The Columbian government and FARC rebels have agreed a joint ceasefire, the details will be made public later on Thursday. The Columbia president Juan Manuel Santos has said the final peace deal could be signed next month. Will Grand reports. The war in Columbia has lasted more than five decades. It has claimed more than 22,000 lives and left millions displaced. At its heart was a bitter disputer over land redistribution and peasant rights. But it has evolved over the years into a brutal global war founded by the illegal drugs trade on the one side and Washington's military might on the other. Now finally, peace is in sight. The Columbia president will be in Havana for the announcement of the ceasefire and will meet the leader of FARC Timoleon Jimenez, alias "Timochenko".
Brazil's Supreme Court has ruled there is enough evidence to file new corruption charges against the suspended leader of the Lower House of the Congress, Eduardo Cunha. Mr Cunha led the impeachment process against the suspended president Dilma Rousseff. He is charged with receiving bribes and hiding the money in secret accounts abroad. Mr Cunha has denied any wrong doing and says he won't resign.

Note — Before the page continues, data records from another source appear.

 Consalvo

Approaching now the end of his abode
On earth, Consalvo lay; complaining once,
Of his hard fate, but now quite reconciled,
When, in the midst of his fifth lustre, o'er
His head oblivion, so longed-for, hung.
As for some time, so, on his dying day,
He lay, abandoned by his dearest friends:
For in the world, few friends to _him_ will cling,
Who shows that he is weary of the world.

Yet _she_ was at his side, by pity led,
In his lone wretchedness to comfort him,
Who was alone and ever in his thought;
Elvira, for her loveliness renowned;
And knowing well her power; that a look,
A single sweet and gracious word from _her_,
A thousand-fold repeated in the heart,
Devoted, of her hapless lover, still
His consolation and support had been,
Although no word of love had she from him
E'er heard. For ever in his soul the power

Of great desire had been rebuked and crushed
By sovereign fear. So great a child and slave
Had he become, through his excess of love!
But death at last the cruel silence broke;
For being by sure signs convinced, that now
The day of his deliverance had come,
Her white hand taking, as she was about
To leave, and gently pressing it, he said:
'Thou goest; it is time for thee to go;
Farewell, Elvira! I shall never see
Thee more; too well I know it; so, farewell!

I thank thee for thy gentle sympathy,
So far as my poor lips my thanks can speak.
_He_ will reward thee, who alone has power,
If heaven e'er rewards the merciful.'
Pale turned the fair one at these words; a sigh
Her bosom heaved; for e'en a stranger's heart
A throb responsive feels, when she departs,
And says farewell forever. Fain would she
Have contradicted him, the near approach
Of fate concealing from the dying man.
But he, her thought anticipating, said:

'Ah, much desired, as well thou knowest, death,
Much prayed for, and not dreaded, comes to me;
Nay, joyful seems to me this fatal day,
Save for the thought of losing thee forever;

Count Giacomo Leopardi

Russia's national weightlifing team could face a one year ban from international competition for doping violations, excluding it from the Olympic Games in August. The threatened suspention announced by the International Weightlifting Federation follows the retesting of samples from the Olympics in 2008 and 2012.
A former president of the UN General Assembly who was facing corruption charges in the US has died at the age of 61. John Ash was UN ambassador for Antigua and Barbuda. His lawyer said that he suffered a heart attack. Mr Ash was indicted by a grand jury in October, all accusations said that he accepted 1.3 million dollars of bribes from Chinese businessmen. BBC news.